**Questions**
A – Retype the part of the basketball career profile between "- 2022–present: Sacramento" and "9,035 (10.6 ppg)", inclusive.
B – In the basketball career profile, which team drafted the player?
C – List every jersey number given in the basketball career profile.
** Opening Reading passage block **
Personal information
- Born: November 28, 1982 (age 43) São Paulo, Brazil
- Listed height: 6 ft 3 in (1.91 m)
- Listed weight: 194 lb (88 kg)

Career information
- NBA draft: 2003: 1st round, 28th overall pick
- Drafted by: San Antonio Spurs
- Playing career: 1999–2020
- Position: Shooting guard / point guard
- Number: 10, 20, 28, 12, 19
- Coaching career: 2020–present

Career history

Playing
- 1999–2001: Palmeiras
- 2001–2003: Bauru
- 2003–2010: Phoenix Suns
- 2010–2012: Toronto Raptors
- 2011: Flamengo
- 2012: Indiana Pacers
- 2012–2013: Boston Celtics
- 2013–2014: Pinheiros
- 2014: Phoenix Suns
- 2014–2016: Golden State Warriors
- 2016–2017: Phoenix Suns
- 2017–2018: Franca
- 2018–2020: Minas

Coaching
- 2020–2022: Golden State Warriors (assistant)
- 2022–present: Sacramento Kings (assistant)

Career highlights
- As player NBA champion (2015); NBA Sixth Man of the Year (2007); Rio de Janeiro State Championship Winner (2011); Brazilian League Champion (2002); As assistant coach NBA champion (2022);

Career NBA statistics
- Points: 9,035 (10.6 ppg)
** Closing Reading passage block **
** Opening Data supplied block **
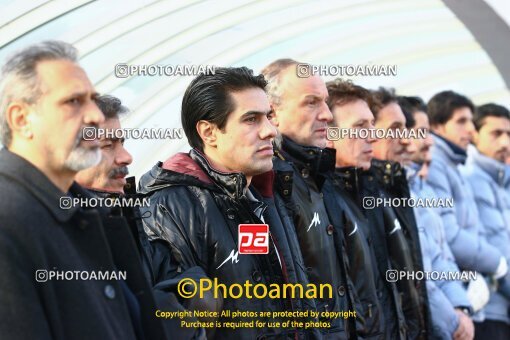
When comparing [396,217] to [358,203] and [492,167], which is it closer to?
[358,203]

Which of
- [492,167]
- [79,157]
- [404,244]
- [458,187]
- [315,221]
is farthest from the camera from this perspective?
[492,167]

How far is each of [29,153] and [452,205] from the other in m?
4.89

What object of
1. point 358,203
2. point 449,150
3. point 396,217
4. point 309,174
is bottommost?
** Closing Data supplied block **
**Outputs by task**
A –
- 2022–present: Sacramento Kings (assistant)

Career highlights
- As player NBA champion (2015); NBA Sixth Man of the Year (2007); Rio de Janeiro State Championship Winner (2011); Brazilian League Champion (2002); As assistant coach NBA champion (2022);

Career NBA statistics
- Points: 9,035 (10.6 ppg)

B – San Antonio Spurs

C – 10, 20, 28, 12, 19